In an embodiment, the service class feature data and the non-service class feature data may specifically include different types of features respectively according to different service data, the first data party and the second data party.
The following description will specifically take the business data as an insurance business product, the first data party as a bank head office, and the second data party as an insurance business sub-company subordinate to the bank head office.
In this embodiment, the non-service feature data may specifically include one or more of the following features: monthly income, monthly consumption amount, inventory amount, occupation, etc. Correspondingly, the service class feature data may specifically include one or more of the following listed features: gift identification, historical premium, historical purchased risk category, and the like.
In this embodiment, the first server deployed on the first data side may hold non-business class feature data of a full number of sample users as the first sample data. The first data party is not mainly responsible for pushing the business data, but assists the second data party in pushing the business data through a shared channel (for example, bank insurance and the like) shared by the second data party. Therefore, the positive sample users (i.e., users that receive the pushed traffic data) that are marked out of the total number of sample users in the first sample data held by the first data party are often not complete.
The second server deployed on the second data side is mainly responsible for pushing the service data.
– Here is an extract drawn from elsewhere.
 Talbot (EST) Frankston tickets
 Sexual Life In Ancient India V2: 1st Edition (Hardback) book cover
Moreover, due to the association relationship between the second data party and the first data party, the second data party often mainly pushes related service data for the full number of sample users held by the first data party, and records the sample user (marked as a positive sample user) that is successfully pushed and the service class feature data of the positive sample user that is successfully pushed.
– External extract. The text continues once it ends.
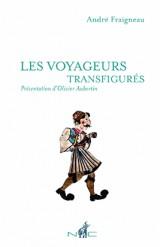 Les voyageurs transfigurés
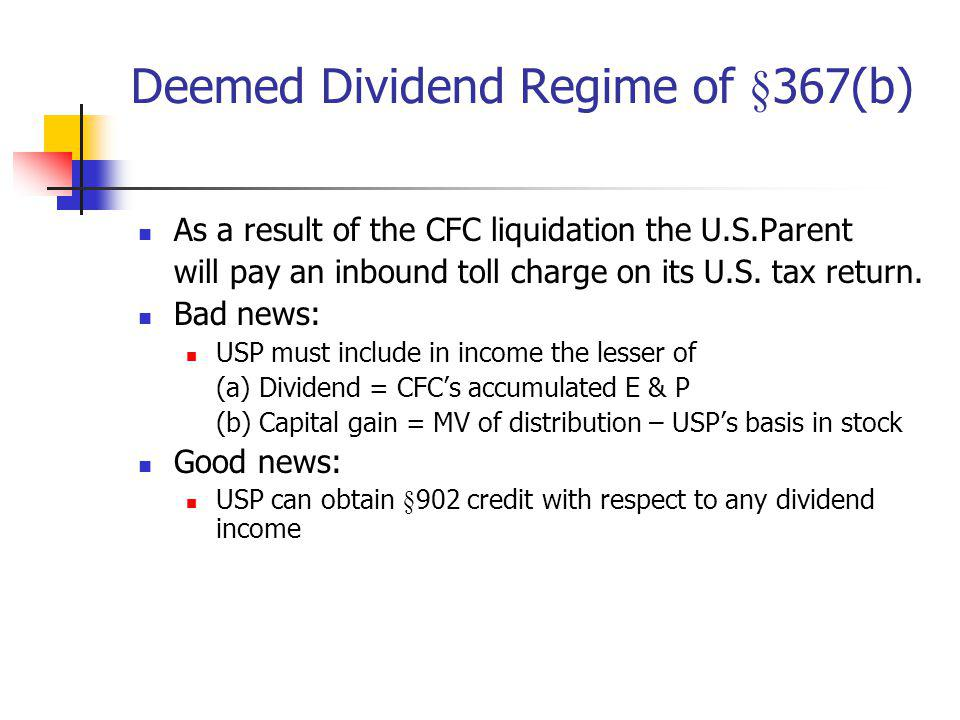 Deemed Dividend Regime of §367(b)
In addition, the second data party pushes the business data by using a shared channel shared by the first data party and also pushes the business data by using a self-owned channel (such as a self-selling channel of an insurance company) which is not possessed by other first data parties, and records the positive sample user and the business class feature data of the positive sample user. For such positive sample users, the first data party is not known or marked on the side of the first data party due to data isolation between the first data party and the second data party.
Thus, the second server may hold the traffic class feature data of the full number of positive sample users as the second sample data. And the above-mentioned full positive sample users are often also a subset of full sample users.
In an embodiment, when preparing to push service data to a user object, the server may first obtain identification information of the user object and feature data of the user object.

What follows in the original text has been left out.